> [Your goal]
A single count is required: the lines of the data below in which the word "stock" occurs.
[[ Data shown open ]]
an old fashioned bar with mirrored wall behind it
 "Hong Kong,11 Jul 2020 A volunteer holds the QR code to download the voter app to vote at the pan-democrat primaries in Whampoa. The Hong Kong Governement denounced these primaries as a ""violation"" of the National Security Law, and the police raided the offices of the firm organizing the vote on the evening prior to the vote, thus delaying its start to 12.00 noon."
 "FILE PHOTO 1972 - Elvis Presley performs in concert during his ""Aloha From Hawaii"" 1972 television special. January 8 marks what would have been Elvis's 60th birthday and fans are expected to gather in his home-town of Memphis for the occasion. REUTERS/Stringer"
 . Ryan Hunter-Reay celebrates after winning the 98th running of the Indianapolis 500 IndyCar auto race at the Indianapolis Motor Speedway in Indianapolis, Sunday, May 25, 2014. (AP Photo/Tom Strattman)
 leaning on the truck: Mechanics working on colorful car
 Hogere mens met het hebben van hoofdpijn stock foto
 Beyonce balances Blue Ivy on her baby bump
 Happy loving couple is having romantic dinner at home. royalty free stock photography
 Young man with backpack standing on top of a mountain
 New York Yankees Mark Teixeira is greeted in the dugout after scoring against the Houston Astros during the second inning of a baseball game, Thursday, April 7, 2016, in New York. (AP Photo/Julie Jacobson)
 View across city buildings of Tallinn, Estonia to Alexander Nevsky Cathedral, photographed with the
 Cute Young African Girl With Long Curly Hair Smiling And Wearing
[[ Data shown closed ]]
> [Problem solution]
2